To get an idea of what's out there: www.luckymodel.com

I haven't purchased anything but paint and putty type stuff from them, but they have a great selection of aftermarket stuff.

You also might try posting a WTB thread in the for sale and trade section. I'm sure some guys have leftovers they'd part with. :wave:


----------



## djnick66 (May 2, 2008)

I paint a lot of 1/72 planes by hand. I dont use anything larger than a 1/4" flat brush. Testors makes one of those in their sable series. I use a lot of FLoquil brand brushes too. Mostly rounds. By and large I prefer round brushes to flat even though many people will tell you to use flats for large flat surfaces (like airplane wings). #3 is always good.
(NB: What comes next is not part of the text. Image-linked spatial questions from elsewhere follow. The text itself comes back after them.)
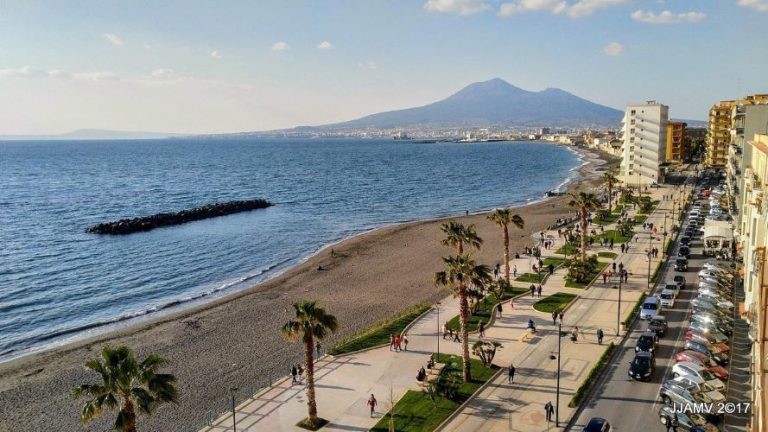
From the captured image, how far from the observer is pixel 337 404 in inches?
1039

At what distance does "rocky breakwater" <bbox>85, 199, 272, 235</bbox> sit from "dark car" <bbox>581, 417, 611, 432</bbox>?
235ft

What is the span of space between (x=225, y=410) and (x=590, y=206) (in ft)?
124

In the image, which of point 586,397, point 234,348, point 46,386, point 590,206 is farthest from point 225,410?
point 590,206

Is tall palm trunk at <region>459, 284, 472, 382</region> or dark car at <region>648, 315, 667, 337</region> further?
dark car at <region>648, 315, 667, 337</region>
Tamiya has some nice inexpensive to mid priced brushes. They have some excellent flat and round brushes in different sizes sold individually and in small packs. The cheaper brushes are in the $2 range but are much better than what you would expect for $2. The black handled, high grade brushes run $8 or so each, which is about average. 
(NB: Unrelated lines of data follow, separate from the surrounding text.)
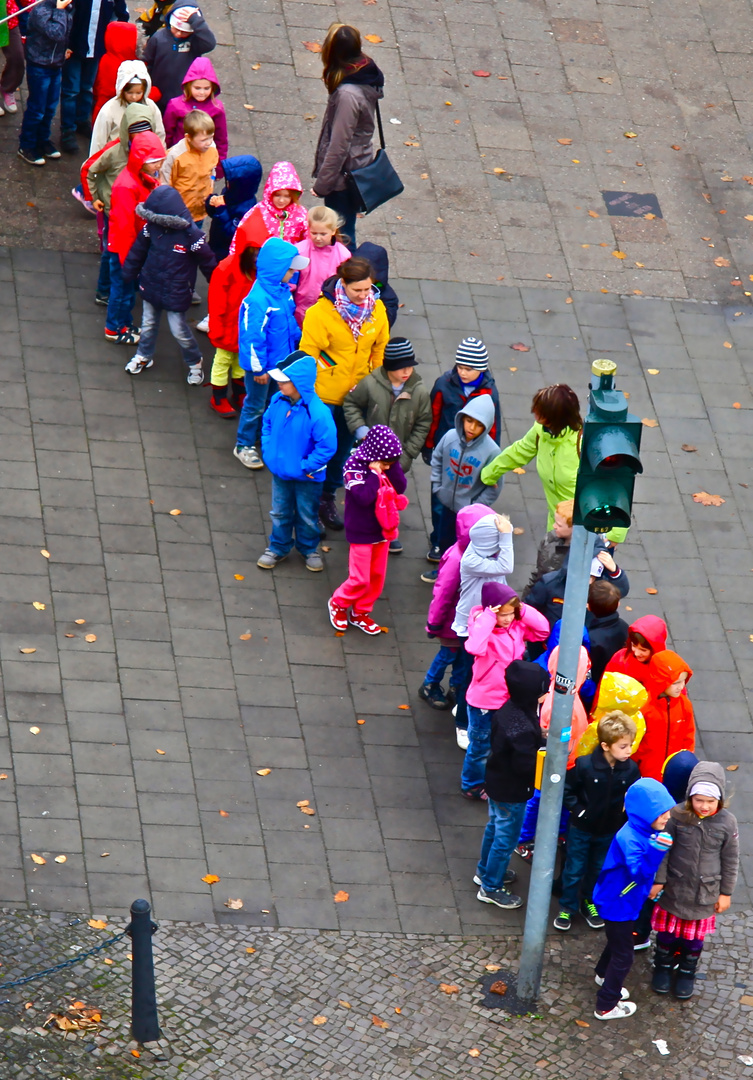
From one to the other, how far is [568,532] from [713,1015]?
2.95m

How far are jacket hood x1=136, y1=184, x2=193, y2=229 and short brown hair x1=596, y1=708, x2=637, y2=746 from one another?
5.45m

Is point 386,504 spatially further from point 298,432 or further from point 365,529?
point 298,432

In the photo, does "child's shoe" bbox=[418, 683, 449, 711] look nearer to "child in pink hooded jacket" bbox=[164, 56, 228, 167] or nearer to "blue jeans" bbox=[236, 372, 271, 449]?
"blue jeans" bbox=[236, 372, 271, 449]

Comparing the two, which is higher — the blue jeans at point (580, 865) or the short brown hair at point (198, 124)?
the short brown hair at point (198, 124)

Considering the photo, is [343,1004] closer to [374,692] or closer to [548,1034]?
[548,1034]

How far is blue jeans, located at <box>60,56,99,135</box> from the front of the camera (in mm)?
14500

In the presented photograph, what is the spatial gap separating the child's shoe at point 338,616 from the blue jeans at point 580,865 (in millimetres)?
2534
Even for detail painting I use not too much smaller than a good quality O but with a fine point. Yeah you can buy 20/0 but they are mostly worthless but an O with a good point is very useful. 

THe thing with fixing up old kits is that often its a waste of money. I don t say that to be rude, but you will spend $8 for a pair of resin Spitfire wheels and another $5 for postage when you can buy that same old Airfix kit new for $6. Many of the older kits are available very cheaply off eBay. I collect vintage Airfix, Revell, Frog, etc. and except for a few rare planes, most are in the $5-$10 range even for something big like a bomber. 

One thing you can do also if the planes landing gear are broken off... is to fill in the wheel wells with plastic sheet and make them into in flight models. Airfix (www.airfix-usa.com) now sells a variety of 1/72 display stands for single and multiple models. 

Here is a hand painted pair of 1/72 British planes in flight










An old Hawk Messerschmitt with no landing gear and the old Airfix kit on its display base










And Airfix' Focke Wulf done by hand










My half finshed Phantom was done entirely with spray cans and was quite easy to mask using Tamiya tape.


----------